Sometimes your curiosity takes you to new and exciting places. And, just sometimes, they turn out to be around the corner from your house – specifically, the sports hall of the Belgian town of Edegem, near Antwerp.
While browsing the internet, I somehow stumbled upon the website of the Royal Belgian Association of Conchology – the latter is the fancy word for the study of mollusc shells. They’ve been organising a shell convention in various locations around Antwerp every year since 1991. The Shell Show allows enthusiasts to not only “discover incredible shells, but also facilitate running into shell friends in the comfortable setting of the event”, the announcement on their website read.
Running into shell friends on a Sunday afternoon just felt right, so two weeks later, I found myself in Edegem with my analogue camera. The entrance was hard to find, but following people with shells printed on their clothing proved helpful. Once inside, the exhibition laid out over an impressive 400-metre stretch of tables, covered by a gigantic assortment of shells put on sale by collectors from all over the world.

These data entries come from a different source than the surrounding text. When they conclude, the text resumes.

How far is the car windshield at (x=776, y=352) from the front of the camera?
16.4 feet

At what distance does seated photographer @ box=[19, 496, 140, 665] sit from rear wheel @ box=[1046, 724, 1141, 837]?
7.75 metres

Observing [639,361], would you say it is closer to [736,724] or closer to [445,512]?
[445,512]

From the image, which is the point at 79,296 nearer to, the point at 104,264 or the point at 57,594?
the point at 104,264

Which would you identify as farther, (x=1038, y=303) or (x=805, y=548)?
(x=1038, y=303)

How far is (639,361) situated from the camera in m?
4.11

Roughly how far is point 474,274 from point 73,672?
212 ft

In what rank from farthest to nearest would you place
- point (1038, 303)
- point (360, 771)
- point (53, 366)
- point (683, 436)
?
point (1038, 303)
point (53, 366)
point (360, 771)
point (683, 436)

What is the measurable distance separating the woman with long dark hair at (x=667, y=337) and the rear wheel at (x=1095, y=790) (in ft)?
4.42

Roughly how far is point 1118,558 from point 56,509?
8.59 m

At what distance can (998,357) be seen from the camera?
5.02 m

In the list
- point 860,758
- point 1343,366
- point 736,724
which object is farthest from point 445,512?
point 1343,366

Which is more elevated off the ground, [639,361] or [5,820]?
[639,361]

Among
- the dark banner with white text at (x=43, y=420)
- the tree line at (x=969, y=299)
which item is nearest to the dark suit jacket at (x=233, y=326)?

The hobby of shell collecting has been practised all over the world since the beginning of time, as archeologists have found thanks to Stone Age shell necklaces. Shells are in fact the external skeleton of molluscs; invertebrate animals that mostly live in the sea that have no bones and make their own little protective home out of special proteins. Once they die, they leave them behind for other animals to use as tools – or for humans to pick up and put behind a window.
One of these displays was right before my eyes at the entrance of the hall. Each of the dozen shells displayed in it was carefully numbered.
I quickly met Eddy Wilmet, an expert in Muricidae shells made by a type of predatory sea snail. During the week, he works as a detective on the biggest murder cases in Belgium. “A stressful job,” he says, “so I need to also spend time on my collection. Recently, he even travelled all the way to Denmark only to pick up one shell. Eddy handed me an Ocinebrellus inornatus, made by a predatory snail, as a keepsake. He’d found it in Zealand, in the northeastern part of the country.
“This place is like a massive candy store,” said the next seller as I examined yet more colourful shells by hand. “These didn’t come from the water, they grew on trees in the jungle,” he added.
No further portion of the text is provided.